A line integral involves integrating a function over a curve or path. In this exercise, we're dealing with a line integral around a closed curve which is denoted by \( \oint \). This is different from a regular integral which typically involves an interval on the real number line.
Line integrals are used to find the work done by a force field in moving an object along a curve, among other applications. They consider both the function values and the path taken on the curve.

• In this context, we integrate the function \( x^2 \, dx + 2x \, dy + (z-2) \, dz \) around the triangular path \( C \).
• The curve \( C \) is given by the triangle with specific points: \((0,0,2)\), \((2,0,2)\), and \((2,2,2)\).

The calculation of the line integral depends on this path and considers how the function \( x^2 \, dx + 2x \, dy + (z-2) \, dz \) changes along it.

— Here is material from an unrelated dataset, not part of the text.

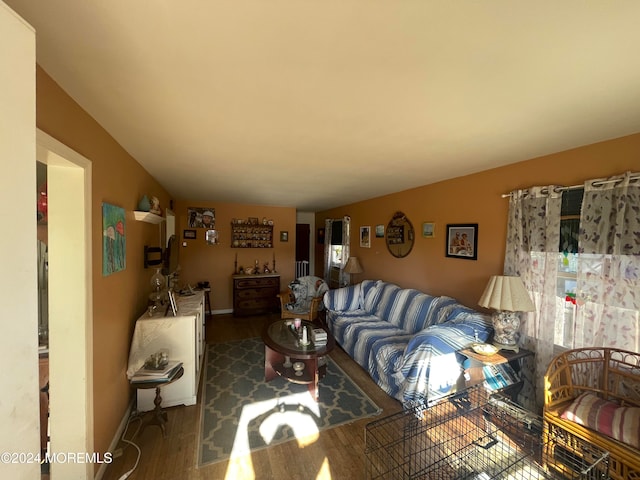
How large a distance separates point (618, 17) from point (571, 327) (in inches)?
82.7

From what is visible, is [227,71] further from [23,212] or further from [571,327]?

Parameterization is crucial when working with line integrals because it provides a way to express the curve explicitly in terms of a single parameter, often \( t \). For a curve split into segments, a piecewise parameterization handles each segment separately.
In this exercise:

• The path \( C \) is broken into three segments corresponding to the triangle's sides.
• Each segment is parameterized using a function of \( t \):
  - From \((0,0,2)\) to \((2,0,2)\): \( r_1(t) = (2t, 0, 2) \) for \( 0 \leq t \leq 1 \).
  - From \((2,0,2)\) to \((2,2,2)\): \( r_2(t) = (2, 2t, 2) \) for \( 0 \leq t \leq 1 \).
  - From \((2,2,2)\) to \((0,0,2)\): \( r_3(t) = (2-2t, 2-2t, 2) \) for \( 0 \leq t \leq 1 \).

This step is fundamental because it reformulates the original path into a form that's easier to integrate.

Differential forms allow us to express the integrals in terms of small changes along the path. They are extremely useful in converting multi-variable integrals to a form that is easier to handle with calculus.
For our parameterized curve:

• We start by differentiating the parameterization functions to find \( dr_i(t) \).
• This yields:
  - \( d r_1(t) = 2 \, dt \).
  - \( d r_2(t) = 2 \, dt \).
  - \( d r_3(t) = -2\sqrt{2} \, dt \).

By understanding the differential forms \( dx, dy, dz \) along the curve, we can substitute them into the integral to make calculations possible. The integral becomes an expression involving these differentials and the path segments.

Once we parameterize the curve and calculate differential forms, the final step is evaluating the integrals. Substituting the parametrized functions and differential forms into the integral expression allows us to compute its value.
The steps involved:

• For the segment from \((0,0,2)\) to \((2,0,2)\), the integral is:
  \( \int_0^1 (2t)^2 (2 \, dt) + 2 \cdot 2t (2 \, dt) + 0 \, dt = 8 \int_0^1 t^2 \, dt + 8 \int_0^1 t \, dt = \frac{20}{3} \).
• The other segments contribute \( 0 \) since the terms not present in these segments simplify to zero.

Through these calculations, the entire line integral around the curve \( C \) is found to be \( \frac{20}{3} \). This verifies the application of Green's Theorem in the context of evaluating line integrals.